Effort aims to attract doctors to other islands
By Greg Wiles
Advertiser Staff Writer
A John A. Burns School of Medicine program designed to get more family doctors interested in working on the Neighbor Islands will begin later this year, helped by $535,000 of funding from the HMSA Foundation.
The school yesterday said it will expand its family medicine residency program for doctors who wish to work in rural and underserved areas to Hilo and has plans to expand it to other islands as more funding becomes available.
"This is a first step toward solving shortages of doctors on the Neighbor Islands," said Gregg Takayama, spokesman for the medical school. "We've been wanting to do it for years. What's been lacking has not been the will but the resources."
The medical school hopes to encourage more physicians to locate to the Neighbor Islands by having people in its family medicine residency program spend time practicing on the Neighbor Islands. The school said doctors tend to set up practices in areas where they complete their residency training.
More than $300,000 of the HMSA Foundation's money will be provided in the first year of the program, helping to pay salaries and set up offices and equipment for residents who will work at a clinic attached to the Hilo Medical Center, Takayama said.

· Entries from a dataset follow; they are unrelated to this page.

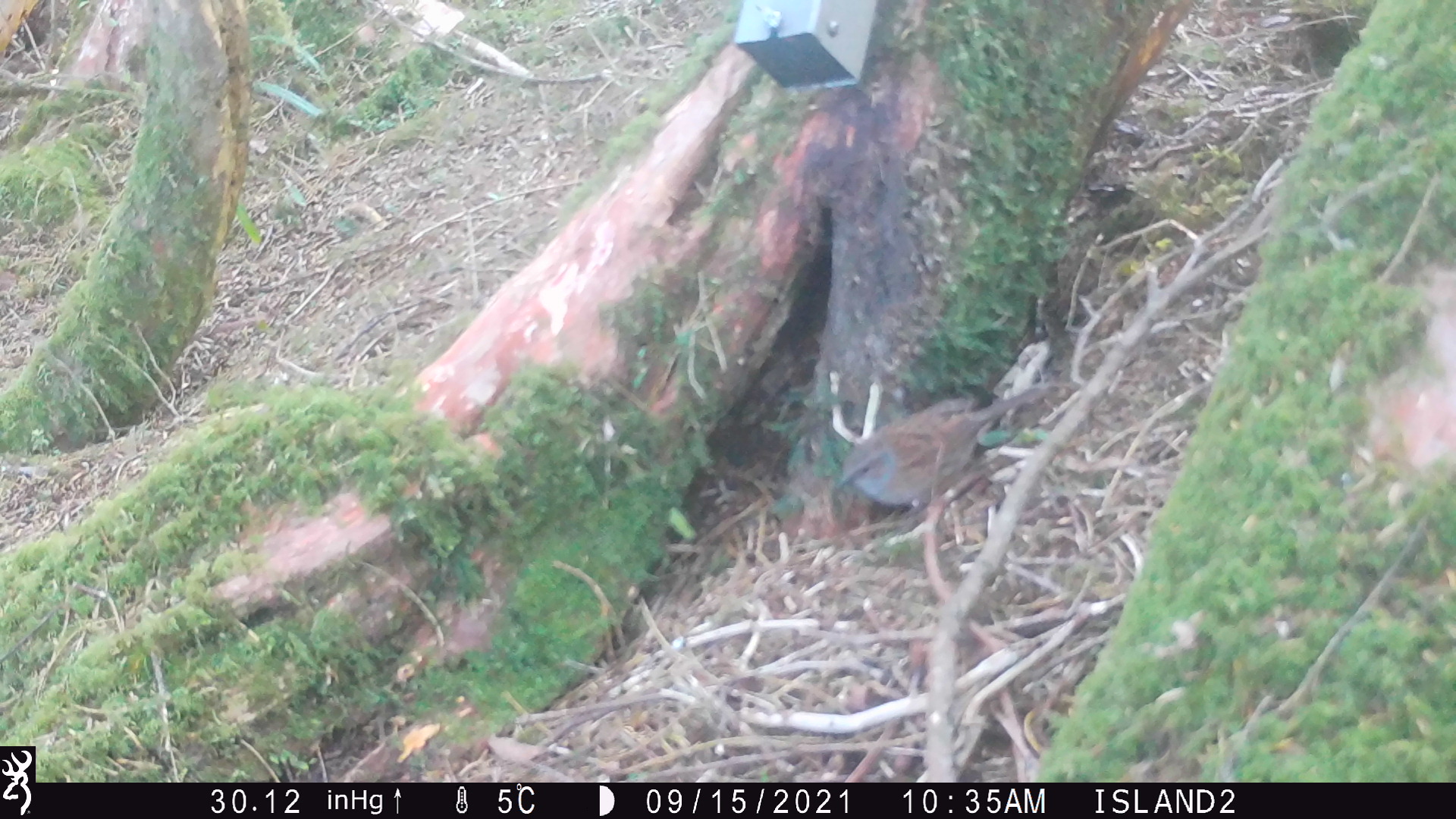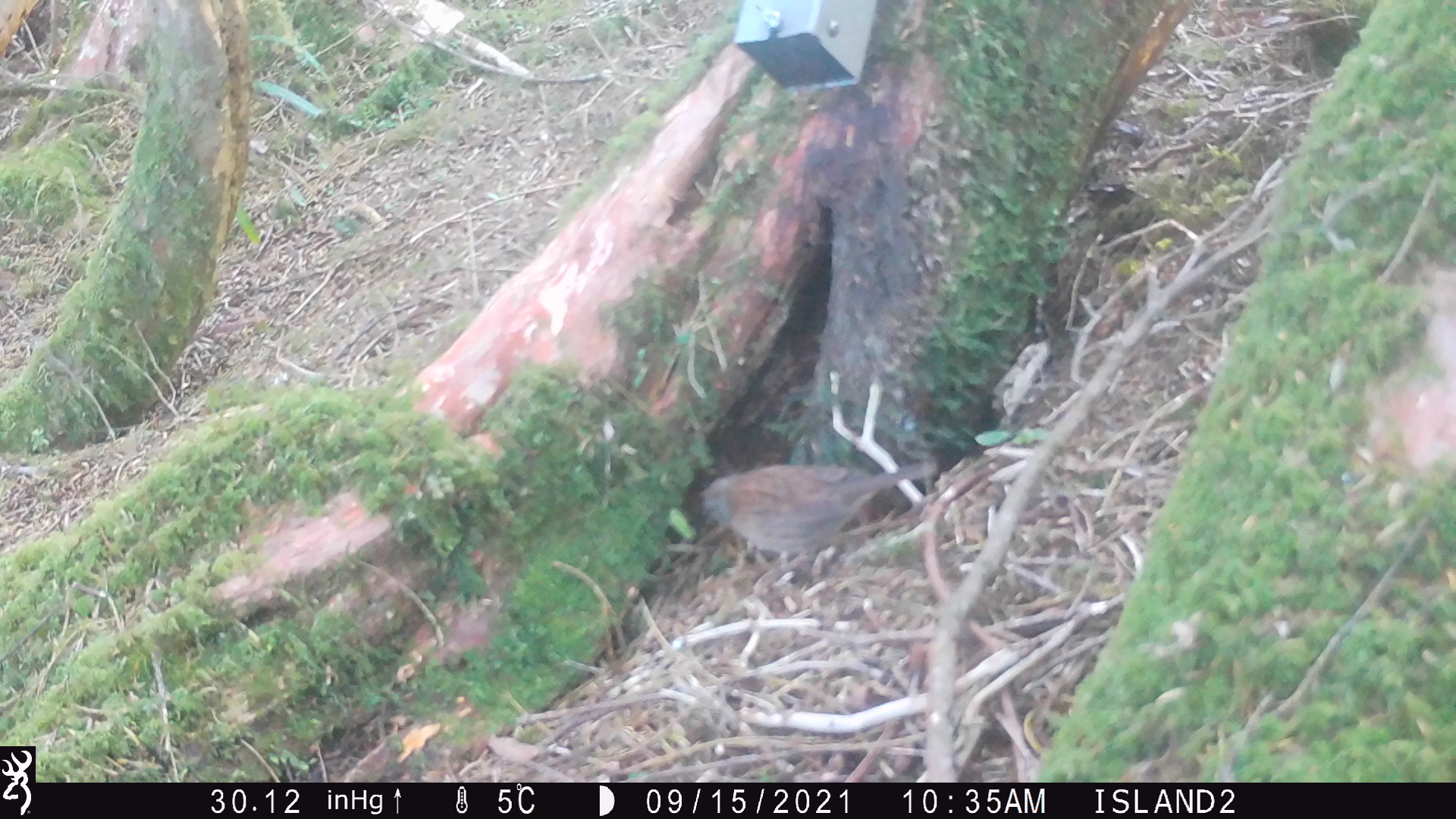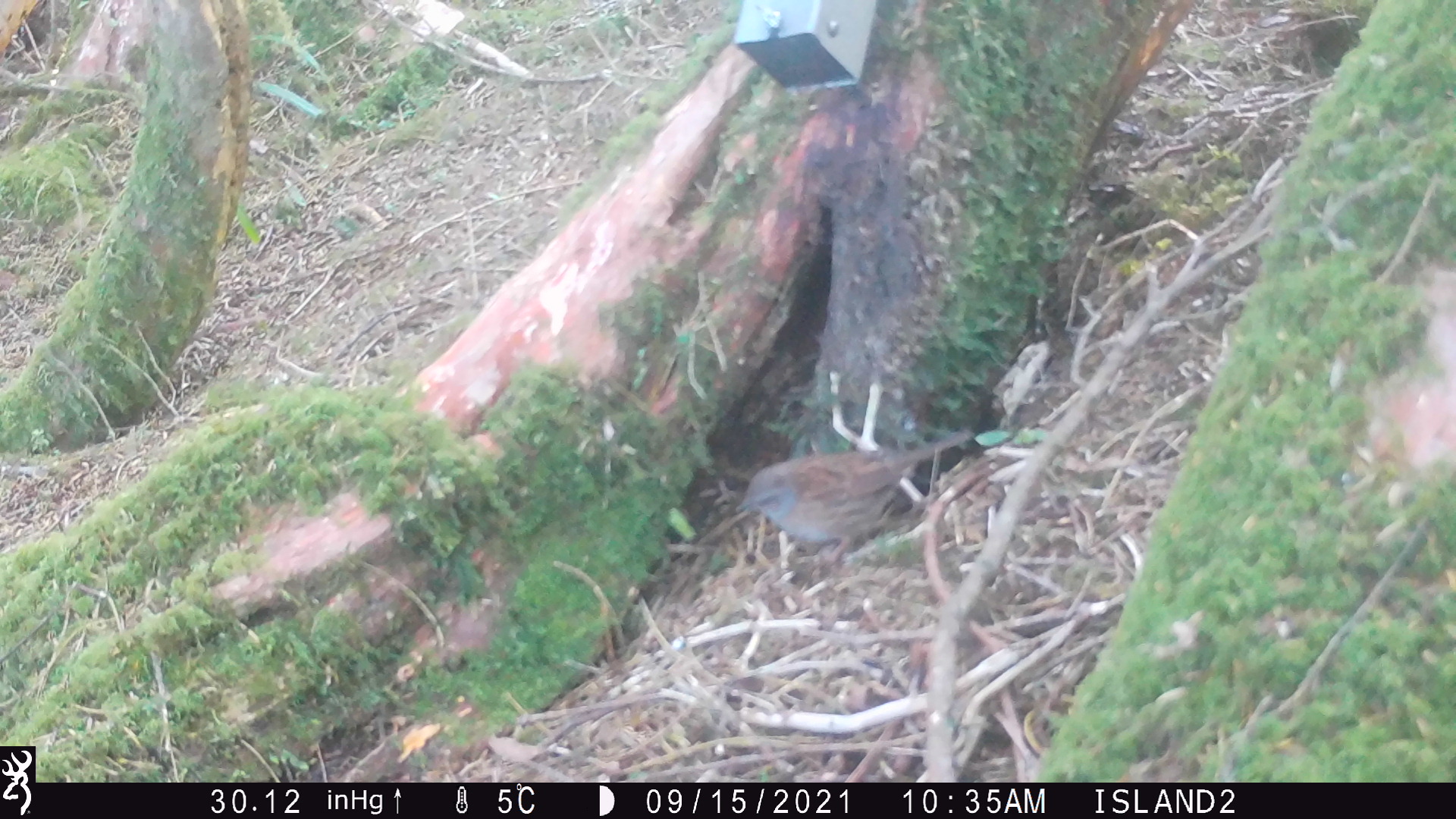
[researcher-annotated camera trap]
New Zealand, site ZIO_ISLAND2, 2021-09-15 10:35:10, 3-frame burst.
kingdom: Animalia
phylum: Chordata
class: Mammalia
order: Rodentia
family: Muridae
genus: Mus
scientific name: Mus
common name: mouse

He said Hilo was selected because it has the most pressing need for physicians and that the school hopes to expand the program in coming years to Maui and Kaua'i.
A measure pending at the Legislature would provide another $140,000 for the program. More support may come from the Centers for Medicare & Medicaid Services and from sponsoring hospitals, the school said.
Big Island Mayor Harry Kim said the program will add quickly to the number of family doctors on the Big Island. He said the county was pleased the University of Hawai'i's medical school, HMSA and Hilo Medical Center had come up with a way to help address a healthcare crisis in Hawai'i County.